* [PROBLEM DETAILS]: Can you update the data below by changing every "boulder" to "large rock" and keeping everything else the same? Leave the pictures out of your answer.
┄┄┄┄┄┄┄┄┄┄
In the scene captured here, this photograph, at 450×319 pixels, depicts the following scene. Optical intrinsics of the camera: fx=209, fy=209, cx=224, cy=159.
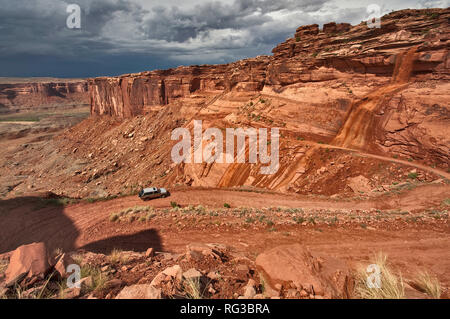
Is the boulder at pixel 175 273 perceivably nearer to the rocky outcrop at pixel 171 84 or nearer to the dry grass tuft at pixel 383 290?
the dry grass tuft at pixel 383 290

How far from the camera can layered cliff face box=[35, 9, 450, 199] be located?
51.6 feet

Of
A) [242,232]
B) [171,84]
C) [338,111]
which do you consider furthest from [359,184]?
[171,84]

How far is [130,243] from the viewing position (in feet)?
30.9

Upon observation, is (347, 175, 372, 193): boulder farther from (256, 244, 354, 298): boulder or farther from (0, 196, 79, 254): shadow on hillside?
(0, 196, 79, 254): shadow on hillside

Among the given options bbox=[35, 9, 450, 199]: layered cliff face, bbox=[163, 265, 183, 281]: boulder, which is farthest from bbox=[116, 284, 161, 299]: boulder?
bbox=[35, 9, 450, 199]: layered cliff face

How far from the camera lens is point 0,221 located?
12.0 metres

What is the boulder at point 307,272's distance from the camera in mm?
3717

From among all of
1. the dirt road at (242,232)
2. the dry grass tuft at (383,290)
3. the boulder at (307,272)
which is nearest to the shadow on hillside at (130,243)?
the dirt road at (242,232)

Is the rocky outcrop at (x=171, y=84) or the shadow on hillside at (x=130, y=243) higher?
the rocky outcrop at (x=171, y=84)

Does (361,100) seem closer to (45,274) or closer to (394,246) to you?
(394,246)

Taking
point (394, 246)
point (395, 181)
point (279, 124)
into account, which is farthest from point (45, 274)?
point (279, 124)

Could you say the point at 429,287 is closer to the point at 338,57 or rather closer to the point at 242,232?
the point at 242,232

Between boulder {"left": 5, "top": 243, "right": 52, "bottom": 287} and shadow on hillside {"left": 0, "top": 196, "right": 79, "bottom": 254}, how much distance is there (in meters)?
6.16

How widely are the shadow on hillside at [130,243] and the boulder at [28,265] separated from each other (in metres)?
4.39
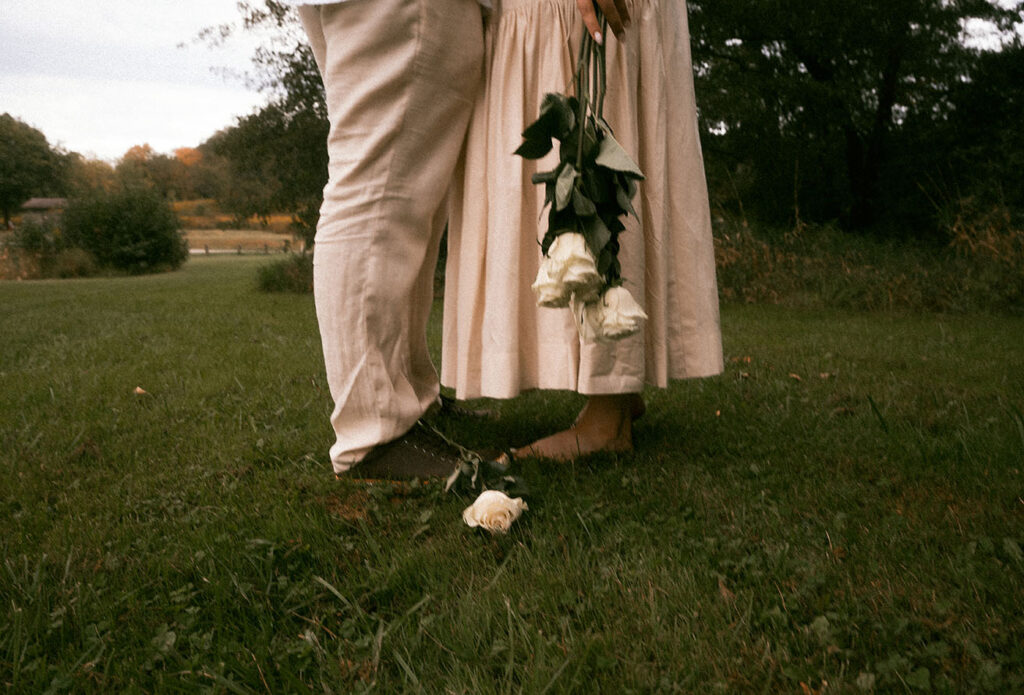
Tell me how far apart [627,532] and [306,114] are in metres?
8.06

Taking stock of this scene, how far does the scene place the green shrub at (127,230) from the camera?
17125mm

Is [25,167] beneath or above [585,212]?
above

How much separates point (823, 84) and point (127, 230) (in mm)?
16949

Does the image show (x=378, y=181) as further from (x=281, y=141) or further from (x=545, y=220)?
(x=281, y=141)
┄┄┄┄┄┄┄┄┄┄
* [RESPONSE BELOW]:
In the scene captured here, this photograph, at 450×319 pixels, depicts the following scene. Optical intrinsics of the camera: fx=209, fy=209, cx=224, cy=159.
Is the large rock at pixel 175 273 perceivably nearer to the rocky outcrop at pixel 171 84 or nearer to the dry grass tuft at pixel 383 290?
the dry grass tuft at pixel 383 290

How far from the camera can layered cliff face box=[35, 9, 450, 199] be located?
51.6 feet

Of
A) [242,232]
B) [171,84]
C) [338,111]
which do you consider furthest from [359,184]?
[171,84]

How far is [130,243] from the viewing position (in feet)?
30.9

Upon observation, is (347, 175, 372, 193): large rock farther from (256, 244, 354, 298): large rock or farther from (0, 196, 79, 254): shadow on hillside?
(0, 196, 79, 254): shadow on hillside

Among the given options bbox=[35, 9, 450, 199]: layered cliff face, bbox=[163, 265, 183, 281]: large rock, which is farthest from bbox=[116, 284, 161, 299]: large rock?
bbox=[35, 9, 450, 199]: layered cliff face

How far from the camera lens is point 0,221 located?
12.0 metres

What is the large rock at point 307,272's distance from the camera in mm?
3717

From among all of
1. the dirt road at (242,232)
2. the dry grass tuft at (383,290)
3. the large rock at (307,272)
which is nearest to the shadow on hillside at (130,243)?
the dirt road at (242,232)

Is the rocky outcrop at (x=171, y=84) or the shadow on hillside at (x=130, y=243) higher?
the rocky outcrop at (x=171, y=84)

Does (361,100) seem closer to (45,274) or closer to (394,246) to you?
(394,246)

Taking
point (394, 246)
point (395, 181)
point (279, 124)
into account, which is farthest from point (45, 274)?
point (279, 124)

Could you say the point at 429,287 is closer to the point at 338,57 or rather closer to the point at 242,232?
the point at 242,232

Between large rock {"left": 5, "top": 243, "right": 52, "bottom": 287} and shadow on hillside {"left": 0, "top": 196, "right": 79, "bottom": 254}, how much distance is there (in meters)?
6.16

How widely are the shadow on hillside at [130,243] and the large rock at [28,265] separated from each other (in metres)?
4.39
Tell me how far apart [627,532] and [306,114] are in metres?
8.06

Taking stock of this scene, how far does the scene place the green shrub at (127,230) from the camera?
17125mm

Is [25,167] beneath or above [585,212]?
above

How much separates point (823, 84) and point (127, 230) (in mm)?
16949

Does the image show (x=378, y=181) as further from (x=281, y=141) or further from (x=545, y=220)?
(x=281, y=141)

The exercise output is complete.